[Start]

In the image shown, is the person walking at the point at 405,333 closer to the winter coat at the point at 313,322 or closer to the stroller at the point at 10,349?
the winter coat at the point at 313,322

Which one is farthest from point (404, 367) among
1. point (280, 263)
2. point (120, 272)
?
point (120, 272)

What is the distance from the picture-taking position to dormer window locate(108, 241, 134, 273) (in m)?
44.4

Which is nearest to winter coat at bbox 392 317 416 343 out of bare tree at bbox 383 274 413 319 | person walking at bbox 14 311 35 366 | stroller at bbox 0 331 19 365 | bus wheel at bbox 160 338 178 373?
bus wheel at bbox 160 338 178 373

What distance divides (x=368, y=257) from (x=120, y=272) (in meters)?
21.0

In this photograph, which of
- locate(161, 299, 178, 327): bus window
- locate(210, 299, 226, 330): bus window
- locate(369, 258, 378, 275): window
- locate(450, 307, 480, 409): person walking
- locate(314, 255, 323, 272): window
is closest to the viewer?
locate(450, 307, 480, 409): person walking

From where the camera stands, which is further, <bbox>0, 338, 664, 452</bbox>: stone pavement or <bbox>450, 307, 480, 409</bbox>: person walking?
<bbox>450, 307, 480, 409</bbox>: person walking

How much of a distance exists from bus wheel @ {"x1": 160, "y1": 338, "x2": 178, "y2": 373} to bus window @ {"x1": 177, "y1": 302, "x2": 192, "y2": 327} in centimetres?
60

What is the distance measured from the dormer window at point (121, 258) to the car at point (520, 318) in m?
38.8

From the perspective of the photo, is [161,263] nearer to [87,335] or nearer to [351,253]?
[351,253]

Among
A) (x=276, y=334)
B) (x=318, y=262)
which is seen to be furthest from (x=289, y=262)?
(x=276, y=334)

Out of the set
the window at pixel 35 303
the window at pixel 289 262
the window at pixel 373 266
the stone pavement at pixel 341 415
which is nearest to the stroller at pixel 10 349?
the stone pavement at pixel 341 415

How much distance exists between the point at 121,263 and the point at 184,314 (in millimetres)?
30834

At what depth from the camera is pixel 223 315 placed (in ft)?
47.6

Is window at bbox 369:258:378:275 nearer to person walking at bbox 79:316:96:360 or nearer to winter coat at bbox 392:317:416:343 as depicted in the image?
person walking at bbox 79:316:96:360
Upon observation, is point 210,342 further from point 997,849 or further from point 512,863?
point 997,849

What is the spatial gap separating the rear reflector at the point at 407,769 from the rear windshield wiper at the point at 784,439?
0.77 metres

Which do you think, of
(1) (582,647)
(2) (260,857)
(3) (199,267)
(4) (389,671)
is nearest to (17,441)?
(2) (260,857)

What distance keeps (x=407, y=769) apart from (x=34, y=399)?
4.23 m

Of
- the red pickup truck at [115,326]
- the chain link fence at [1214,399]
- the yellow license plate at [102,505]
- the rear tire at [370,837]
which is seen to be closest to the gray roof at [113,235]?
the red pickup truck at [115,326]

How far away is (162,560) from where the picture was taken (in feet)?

[End]

Rewrite the listing from the line holding "Is window at" through the end of the listing, inclusive, substituting "separation" for "spatial gap" and leaving everything else unchanged.

Is window at bbox 369:258:378:275 nearer to person walking at bbox 79:316:96:360 or nearer to winter coat at bbox 392:317:416:343 as depicted in the image?
person walking at bbox 79:316:96:360
Upon observation, is point 210,342 further from point 997,849 or further from point 512,863?
point 997,849

What is the separation separating the rear reflector at the point at 407,769 from the rear windshield wiper at the point at 784,439?
0.77 metres

Which do you think, of
(1) (582,647)
(2) (260,857)
(3) (199,267)
(4) (389,671)
is nearest to (17,441)?
(2) (260,857)

What distance keeps (x=407, y=769) apart from (x=34, y=399)?
4.23 m

Of
- the red pickup truck at [115,326]
- the chain link fence at [1214,399]
- the yellow license plate at [102,505]
- the rear tire at [370,837]
which is seen to be closest to the gray roof at [113,235]?
the red pickup truck at [115,326]

How far away is (162,560) from where the picture was taken (in feet)?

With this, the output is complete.